An der Tür angekommen, schob ich sie als erstes hinaus, worauf sie mich aber so schnell wie möglich hinterher zog. »Miracle, alles okay?« Das Mädchen sah mich an, da regte sich etwas in dem sonst so schön lächelnden Gesicht, es war eine kleine Träne, die sich aus den eisblauen Augen löste, abgelöst von der nächsten liefen sie unaufhaltsam über die Wangen. Überfordert nahm ich sie in den Arm, wischte dann die Tränen weg und sprach immer wieder beruhigende Wörter und Sätze. Die Fragen, warum sie solche Angst hatte, verkniff ich mir für das nächste Mal. »Hey, alles wird gut, du musst da nicht wieder rein. Ich bin hier.« Ihre Hände krallten sich regelrecht in mein Hemd, immer und immer wieder schluchzte sie, wärend die Wortfetzen die Bedeutung einer Entschuldigung für den vermasselten Abend annahmen. Das Wimmern aus ihrer Kehle ließ mein Herz sprengen, so schmerzlich hallte es in meinen Ohren. Es war schlimmer als die Stille. Es war tausend Male schlimmer als die rauschende Stille. In rasantem Tempo wurde wenige Sekunden später die Tür aufgerissen, eine aufgewühlte Renya stand im Türrahmen, hinter ihr Ash, der mich fragend ansah. »Oh mein Gott, Mira.« Schockiert hastete sie zu uns und löste mich ab.

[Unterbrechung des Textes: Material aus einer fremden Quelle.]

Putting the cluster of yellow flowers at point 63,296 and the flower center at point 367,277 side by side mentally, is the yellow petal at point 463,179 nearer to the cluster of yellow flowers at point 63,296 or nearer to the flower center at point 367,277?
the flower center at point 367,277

Mein lockiger Kumpel stellte sich neben mich, während die beiden Schwestern sich umarmten, Renya erklärte, dass sie jetzt nach Hause gehen würden und dann ein Taxi nahmen, welche schon an der Straße aneinandergereiht standen. »Geh wieder feiern, Kumpel, genieß die Stimmung. Ich gehe nach Hause.«, lächelte ich ihm zu, wir beide wussten, dass ich das eher wie eine Bitte meinte. Nickend ließ er mir die Zeit Alleine, die ich nutzte, um über Miracle und mich nachzudenken, über uns und unsere Beziehung. Mein Kopf brummte, am liebsten hätte ich mich mit Alk abgeschossen, um nicht die vielen Gedanken in meinem Kopf zu behalten und vielleicht am nächsten Morgen alles zu vergessen. Das Wimmer, so erschrocken, ich hatte noch kein anderes Mädchen ein solches Geräusch machen hören, nicht so unfassbar panisch. Sie hatte, seitdem wir in die Menge gegangen waren, diese Angst in den Augen. Der Grund schien mir jedoch immer noch schleierhaft.

***

Der nächste Morgen brach mit hellen Sonnenstrahlen herein, die Rollos hatten wir beide also vergessen, hinunter zu kurbeln. An diesem Tag mussten wir in ein Ferienhaus umziehen, vorher war dieses kleine, unscheinbare Hotel ein Übergang gewesen, damit das etwas abgelegene Haus "Flora" frei wurde. Es sah nach einem Kur-ort aus, gepflegte Gärten und eine saubere Straße ließen schon ahnten, wie schön das Haus an sich aussah. Eine weiße Fassade mit ein paar Fenstern an jeder Seite ließen es hell wirken, ein kleiner Anbau war in grün gehalten, Rankenpflanzen wuchsen daran hoch. Der Eingangsbereich war mit zwei Treppen ausgestattet, die Stufen in hellem Holz und der Zwischenraum offen. Das Geländer war eine einfache, graue Statur mit ein paar Formen, weitere Pflanzen verschönten das Ambiente der Wand mit vielen Bildern von Landschaften und Blumen. Der Keller führte uns zu einem Hobbyraum mit Fernsehr, Klavier und großer Couch, ein Badezimmer mit Regendusche fand darin auch Platz. In dem ersten Geschoss mit dem Eingangsbereich war noch eine Küche vertreten, ein weiteres Badezimmer und eine Abstellkammer. Alle Wände waren eintönig weiß, nur Bilder brachten Abwechslung in das schöne Ferienhaus. Die Schlafzimmer in der ersten Etage jedoch waren anders als die anderen, jeder hatte einen anderen Charakter. Es gab vier einzelne Schlafzimmer, eines hatte das Blumenthema Trichterwinde, eine blaue, trichterförmige Blume war hinter einem Singlebett an die Wand gemalt und zog sich ästhetisch in die Höhe. Ein anderes war mit einer Sonnenblume bemal, wieder ein anderes eine Rose und zuletzt einfach ein Ahornbatt. Ich nahm die blaue Variante, Cal die grüne, Ash die gelbe und Mikey die rote. Es gab insegsamt zwei weitere Bäder, eines zwischen meinem und Calums Zimmer, das andere gegenüber zwischen Michaels und Ashtons Zimmer. 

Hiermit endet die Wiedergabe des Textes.